▶ **Brief**: Keep the pictures out. Copy every line of the listing exactly.

▶ **Supplied information**:

# # # # # # #

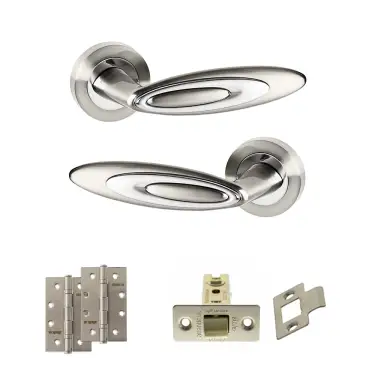 Click Here To Enlarge This Photo Of Atlantic - SPM222SNCP Senza Pari Elisse Door Handle Pack - Satin Nickel/Chrome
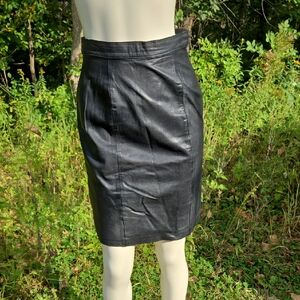 Express Black Leather Pencil Skirt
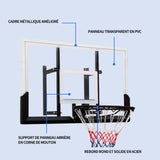 Panier de basket 112x72 cm taille du panneau de basket montage mural panneau de basket suspendu avec vis plaque d'acier PVC noir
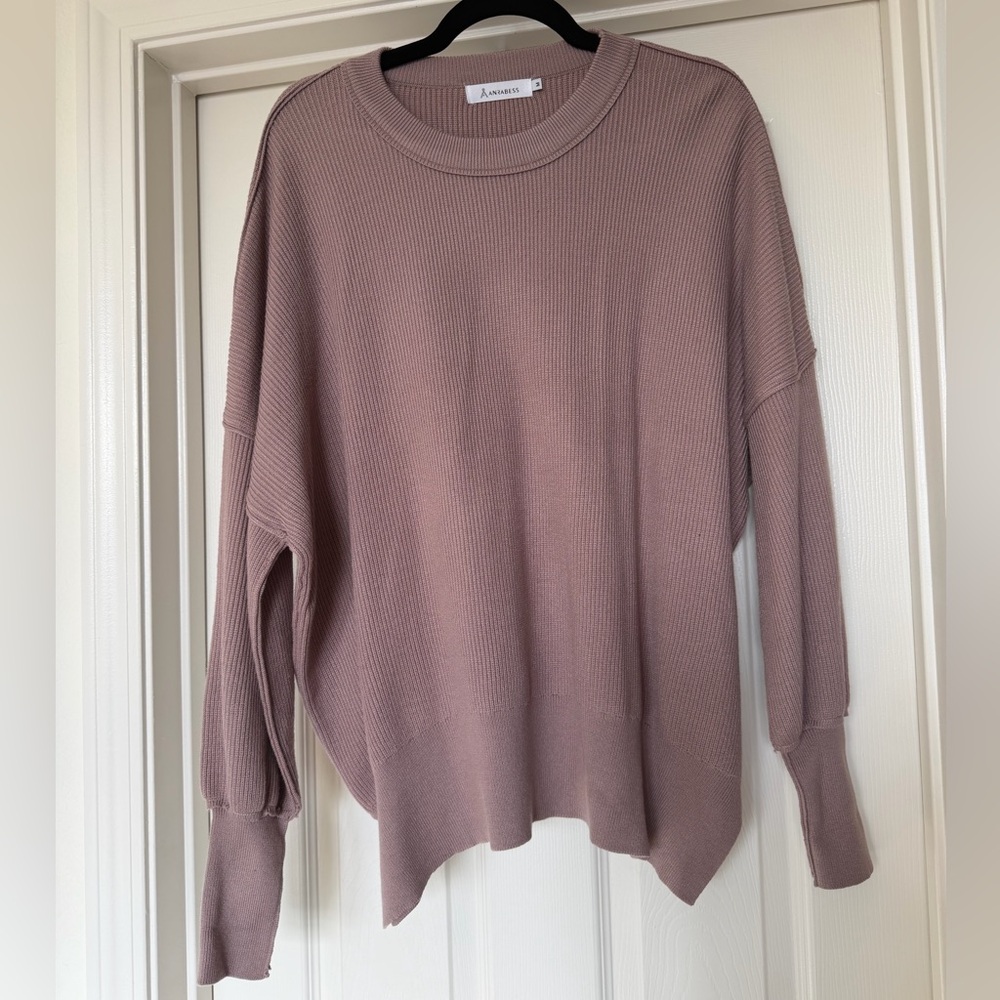 Cozy Mauve Crew Neck Sweater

# # # # # # #

▶ **Answer section**:
 Click Here To Enlarge This Photo Of Atlantic - SPM222SNCP Senza Pari Elisse Door Handle Pack - Satin Nickel/Chrome
 Express Black Leather Pencil Skirt
 Panier de basket 112x72 cm taille du panneau de basket montage mural panneau de basket suspendu avec vis plaque d'acier PVC noir
 Cozy Mauve Crew Neck Sweater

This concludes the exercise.